Sono una donna adulta di trentotto anni. Non sono sposata, non ho figli e e vivo da sola. Quella che i più (i meno svegli di solito) definiscono una “zitella”. Sono una donna adulta che ha un lavoro che non è una passione e una passione che non è un lavoro. Ho avuto grandi sogni che sono andati via via rimpicciolendosi…
Sono alla ricerca dell’amore? Direi proprio no. Come tutti i cliché, vivo nella paura di soffrire e quindi evito quello che potrebbe provocare dolore. E l’amore mi ha fatto soffrire, troppo. Mica sarò così cretina da rinfilarmici?
Una volta il cliché alla mia età era essere sposata con figli e mutuo ma i tempi cambiano e così anche i cliché e ora il testimone è passato alle donne come me: single (sempre le zitelle di cui sopra), che non bruciano i reggiseni ma che sono coscienti dei loro diritti, sporadicamente bevitrici, che vivono e si mantengono da sole. Vaghiamo tra confusione e silenzio, alla ricerca di qualcosa che ci scuota dal torpore della quotidianità.
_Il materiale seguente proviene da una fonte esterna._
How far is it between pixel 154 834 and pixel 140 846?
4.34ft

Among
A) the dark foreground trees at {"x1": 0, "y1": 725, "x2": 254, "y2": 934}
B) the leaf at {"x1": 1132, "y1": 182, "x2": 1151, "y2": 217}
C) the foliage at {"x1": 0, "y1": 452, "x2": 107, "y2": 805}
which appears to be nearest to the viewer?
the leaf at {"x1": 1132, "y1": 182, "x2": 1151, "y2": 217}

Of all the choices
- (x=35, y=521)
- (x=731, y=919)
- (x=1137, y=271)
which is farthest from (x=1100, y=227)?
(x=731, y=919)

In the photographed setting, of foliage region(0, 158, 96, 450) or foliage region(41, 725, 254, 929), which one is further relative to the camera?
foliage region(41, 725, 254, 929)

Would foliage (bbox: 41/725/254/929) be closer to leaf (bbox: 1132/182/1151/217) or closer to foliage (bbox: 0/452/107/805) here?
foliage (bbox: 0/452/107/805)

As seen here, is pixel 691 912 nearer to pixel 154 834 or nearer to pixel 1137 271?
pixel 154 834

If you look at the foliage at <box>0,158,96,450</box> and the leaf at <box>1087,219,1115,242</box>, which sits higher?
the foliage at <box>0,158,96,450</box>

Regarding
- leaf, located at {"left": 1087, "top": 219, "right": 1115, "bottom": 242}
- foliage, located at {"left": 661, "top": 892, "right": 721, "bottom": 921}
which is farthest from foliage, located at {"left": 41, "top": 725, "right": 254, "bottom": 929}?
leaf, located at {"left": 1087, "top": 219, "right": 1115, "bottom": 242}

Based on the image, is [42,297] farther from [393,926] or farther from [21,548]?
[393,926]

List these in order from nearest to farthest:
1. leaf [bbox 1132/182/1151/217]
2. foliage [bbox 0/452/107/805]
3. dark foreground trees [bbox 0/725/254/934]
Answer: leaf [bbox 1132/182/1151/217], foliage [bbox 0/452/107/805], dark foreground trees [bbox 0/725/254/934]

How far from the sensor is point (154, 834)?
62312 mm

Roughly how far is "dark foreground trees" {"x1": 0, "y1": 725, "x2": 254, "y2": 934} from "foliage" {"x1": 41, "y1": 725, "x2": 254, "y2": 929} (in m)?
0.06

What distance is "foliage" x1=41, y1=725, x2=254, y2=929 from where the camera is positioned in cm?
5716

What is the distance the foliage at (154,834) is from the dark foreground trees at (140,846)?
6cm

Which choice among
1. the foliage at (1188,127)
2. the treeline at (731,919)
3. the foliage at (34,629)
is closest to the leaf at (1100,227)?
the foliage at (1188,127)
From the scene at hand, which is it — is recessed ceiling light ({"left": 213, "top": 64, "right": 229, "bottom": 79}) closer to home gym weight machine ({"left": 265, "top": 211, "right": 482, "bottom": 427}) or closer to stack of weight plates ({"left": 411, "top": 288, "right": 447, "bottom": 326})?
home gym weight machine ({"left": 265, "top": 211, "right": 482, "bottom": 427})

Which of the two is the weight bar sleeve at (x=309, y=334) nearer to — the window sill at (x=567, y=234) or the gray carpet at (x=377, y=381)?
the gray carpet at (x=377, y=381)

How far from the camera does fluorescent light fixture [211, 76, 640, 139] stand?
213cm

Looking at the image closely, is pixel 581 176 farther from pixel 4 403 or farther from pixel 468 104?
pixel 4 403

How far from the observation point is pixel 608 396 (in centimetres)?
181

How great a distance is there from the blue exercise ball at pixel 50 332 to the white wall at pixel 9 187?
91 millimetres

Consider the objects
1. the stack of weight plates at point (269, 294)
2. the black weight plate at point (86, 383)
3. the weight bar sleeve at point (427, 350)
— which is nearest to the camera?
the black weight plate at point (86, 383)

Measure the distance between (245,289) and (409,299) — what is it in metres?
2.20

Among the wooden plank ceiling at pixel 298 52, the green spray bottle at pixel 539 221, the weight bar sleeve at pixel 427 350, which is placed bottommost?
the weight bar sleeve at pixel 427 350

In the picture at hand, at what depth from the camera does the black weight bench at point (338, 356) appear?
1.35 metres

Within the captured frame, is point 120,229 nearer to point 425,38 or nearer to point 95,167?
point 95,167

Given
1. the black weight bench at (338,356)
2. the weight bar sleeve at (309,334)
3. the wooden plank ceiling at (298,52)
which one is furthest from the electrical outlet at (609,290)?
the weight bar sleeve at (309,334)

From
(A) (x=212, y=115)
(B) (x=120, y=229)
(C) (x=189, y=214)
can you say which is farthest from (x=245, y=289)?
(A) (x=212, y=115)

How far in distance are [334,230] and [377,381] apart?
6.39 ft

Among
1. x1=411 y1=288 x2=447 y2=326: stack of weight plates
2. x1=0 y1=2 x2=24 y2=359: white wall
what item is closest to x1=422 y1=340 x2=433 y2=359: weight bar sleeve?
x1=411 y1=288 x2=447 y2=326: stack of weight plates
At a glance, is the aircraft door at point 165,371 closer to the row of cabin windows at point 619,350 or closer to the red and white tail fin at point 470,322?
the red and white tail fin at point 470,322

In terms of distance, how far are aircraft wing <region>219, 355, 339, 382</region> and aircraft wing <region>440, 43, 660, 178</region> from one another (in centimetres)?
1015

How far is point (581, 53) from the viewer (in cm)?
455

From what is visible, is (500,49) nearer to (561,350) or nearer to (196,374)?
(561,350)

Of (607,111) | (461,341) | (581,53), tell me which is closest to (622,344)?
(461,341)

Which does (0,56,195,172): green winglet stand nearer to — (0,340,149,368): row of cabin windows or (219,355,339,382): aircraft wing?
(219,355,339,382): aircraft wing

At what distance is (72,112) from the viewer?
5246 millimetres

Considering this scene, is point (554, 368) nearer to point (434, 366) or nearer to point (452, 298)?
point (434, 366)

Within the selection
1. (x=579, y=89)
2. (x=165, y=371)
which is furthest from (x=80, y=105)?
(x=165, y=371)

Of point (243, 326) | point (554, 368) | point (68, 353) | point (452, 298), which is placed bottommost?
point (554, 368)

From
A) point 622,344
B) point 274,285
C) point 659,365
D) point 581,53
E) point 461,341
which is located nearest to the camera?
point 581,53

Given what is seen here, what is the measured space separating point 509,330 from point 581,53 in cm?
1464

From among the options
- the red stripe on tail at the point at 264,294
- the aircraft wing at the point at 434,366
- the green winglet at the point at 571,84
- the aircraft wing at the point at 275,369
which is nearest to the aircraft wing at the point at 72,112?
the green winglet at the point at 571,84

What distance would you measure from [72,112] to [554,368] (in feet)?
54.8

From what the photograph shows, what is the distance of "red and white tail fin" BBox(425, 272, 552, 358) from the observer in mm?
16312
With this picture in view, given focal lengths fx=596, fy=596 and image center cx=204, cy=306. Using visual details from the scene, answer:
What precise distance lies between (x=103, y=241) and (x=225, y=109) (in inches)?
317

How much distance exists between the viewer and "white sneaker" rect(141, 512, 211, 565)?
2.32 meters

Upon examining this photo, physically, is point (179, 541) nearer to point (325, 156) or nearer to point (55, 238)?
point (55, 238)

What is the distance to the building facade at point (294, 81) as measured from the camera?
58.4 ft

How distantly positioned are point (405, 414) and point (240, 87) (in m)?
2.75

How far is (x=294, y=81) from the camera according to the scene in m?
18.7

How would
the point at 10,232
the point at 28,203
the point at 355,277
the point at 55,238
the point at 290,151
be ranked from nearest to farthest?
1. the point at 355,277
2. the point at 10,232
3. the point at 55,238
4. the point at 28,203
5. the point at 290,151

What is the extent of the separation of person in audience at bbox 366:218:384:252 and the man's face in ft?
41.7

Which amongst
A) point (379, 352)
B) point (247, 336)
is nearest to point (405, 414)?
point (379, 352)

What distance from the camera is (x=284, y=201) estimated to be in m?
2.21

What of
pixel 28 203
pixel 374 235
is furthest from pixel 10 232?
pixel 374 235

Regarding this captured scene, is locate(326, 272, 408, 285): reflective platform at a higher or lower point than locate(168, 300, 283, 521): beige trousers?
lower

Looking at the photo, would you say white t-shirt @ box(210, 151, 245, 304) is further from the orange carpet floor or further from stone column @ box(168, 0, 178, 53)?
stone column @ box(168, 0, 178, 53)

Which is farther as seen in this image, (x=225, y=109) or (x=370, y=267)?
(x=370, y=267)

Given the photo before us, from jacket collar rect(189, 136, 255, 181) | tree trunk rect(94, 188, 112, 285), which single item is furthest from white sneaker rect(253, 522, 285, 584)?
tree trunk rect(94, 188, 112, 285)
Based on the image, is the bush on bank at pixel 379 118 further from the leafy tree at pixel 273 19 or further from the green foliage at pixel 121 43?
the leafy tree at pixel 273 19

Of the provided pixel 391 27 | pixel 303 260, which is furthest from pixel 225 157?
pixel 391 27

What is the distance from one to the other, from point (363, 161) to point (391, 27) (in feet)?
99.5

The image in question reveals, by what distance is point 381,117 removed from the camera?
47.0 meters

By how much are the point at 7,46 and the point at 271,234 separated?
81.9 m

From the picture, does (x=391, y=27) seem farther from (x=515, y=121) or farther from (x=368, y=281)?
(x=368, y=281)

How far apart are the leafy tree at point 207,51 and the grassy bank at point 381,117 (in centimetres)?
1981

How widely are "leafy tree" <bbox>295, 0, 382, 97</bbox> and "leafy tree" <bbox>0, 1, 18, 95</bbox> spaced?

Forti, audaci, indipendenti ma comunque un cliché. Non dobbiamo avere bisogno di nessuno, è nello statuto del nuveau cliché, dobbiamo cercare noi stesse ma non dobbiamo trovarci in luoghi troppo assurdi. Dobbiamo essere il nostro corso/libro/lifecoach di autoaiuto.
E da “io” sono già passata a un “noi” generico. Tornerò all’ io narrante e infatti, io mi porto il peso di un altro immenso cliché: la scrittrice fallita. Colei che vive nella bruciante sensazione di aver un talento che non può, non sa e forse non deve neanche utilizzare.
Ma non deve essere tutto negativo, sapete. Ho scoperto che, in fondo, essere un cliché non è così terribile come pensavo. Perché di grazia?
E allora perché ce la stai menando con questo articolo? Me lo sono chiesta anch’io, che credete? Sono un cliché dotato di intelligenza e spirito critico. La risposta è: io ho sempre voluto essere un outsider.